Blogfather, lawyer and lobbyist MATT JERZYK: “Here is a two-part take.

“First, Portuguese-Americans will play an outsized role in the winner of the CD1 race. Rhode Island is home to one of the largest Portuguese-American communities in the U.S., with over 100,000 residents of Portuguese descent, most of whom reside in the First District. The East Bay has many from the Azores Islands (nine volcanic islands), specifically San Miguel, who initially came to Rhode Island in the mid-to-late 1800s to work on whaling ships and, later, in the textile mills. East Providence, Providence, Pawtucket and Central Falls have large Cape Verdean populations that also immigrated via whaling ships in the Atlantic. And Cumberland hosts a large community ‘do continente’, or from mainland Portugal.
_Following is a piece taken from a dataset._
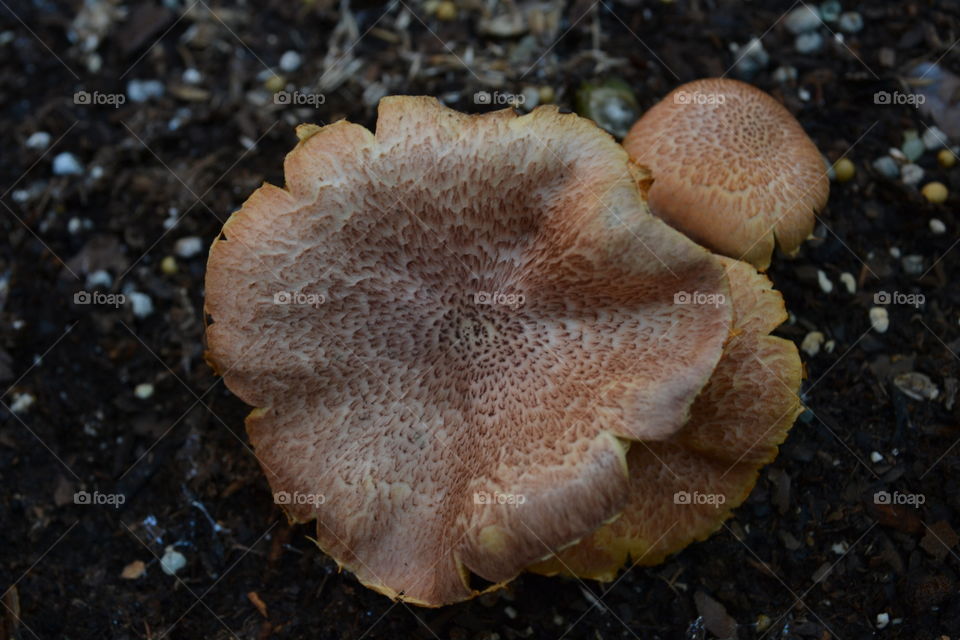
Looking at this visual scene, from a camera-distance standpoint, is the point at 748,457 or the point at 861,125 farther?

It will be very interesting to see which candidates invest in time at local Portuguese clubs, bring pastéis de nata to senior high-rises and host political lunches at O Dinis over bifanas and camarão alhinho.

“Second: first-year state Rep. Cherie Cruz (D-Pawtucket) won a big victory on Thursday when the House of Representatives unanimously voted to eliminate housing rental application fees. The legislation, part of Speaker Shekarchi's package of housing bills, came on the heels of a riveting story by Alexa Gagosz in The Boston Globe ( about a middle-class Warwick family who got thrown into homelessness and couldn’t get out because of the thousands of dollars that landlords made them pay in predatory ‘application fees.’ It is great to see that the voices and experiences of families hurt the most by these fees grew to a loud drumbeat that could no longer be ignored or denied. Kudos to Rep. Cruz, whose first-name derives from the famous Stevie Wonder song, for passing such important legislation in her first year.”

SOUTH COAST: Don’t miss my colleague Ben Berke’s description of how “even the faces of some of the dogs are blurred out” in newly disclosed video depicting a 2020 clash between guards and detainees at a former ICE facility in Bristol County, Mass.

HARM REDUCTION: Via my colleague Lynn Arditi: “Nearly two years after Rhode Island became the first in the nation to legalize safe places where people can consume illicit drugs, the state’s first safe consumption center is expected to open in a commercial neighborhood in Providence in early 2024.”

KICKER: I met Jim Gillis just in passing a few times, but Gillis – who died this week at 64, was known as a great guy and for decades of reporting and writing columns for the Newport Daily News. Via Amy Kempe: “Jim was more than a great reporter. He was an observer of people, places, and life. He was kind, quick witted, funny, and cared deeply about telling a story and why it mattered, not just reporting the news.”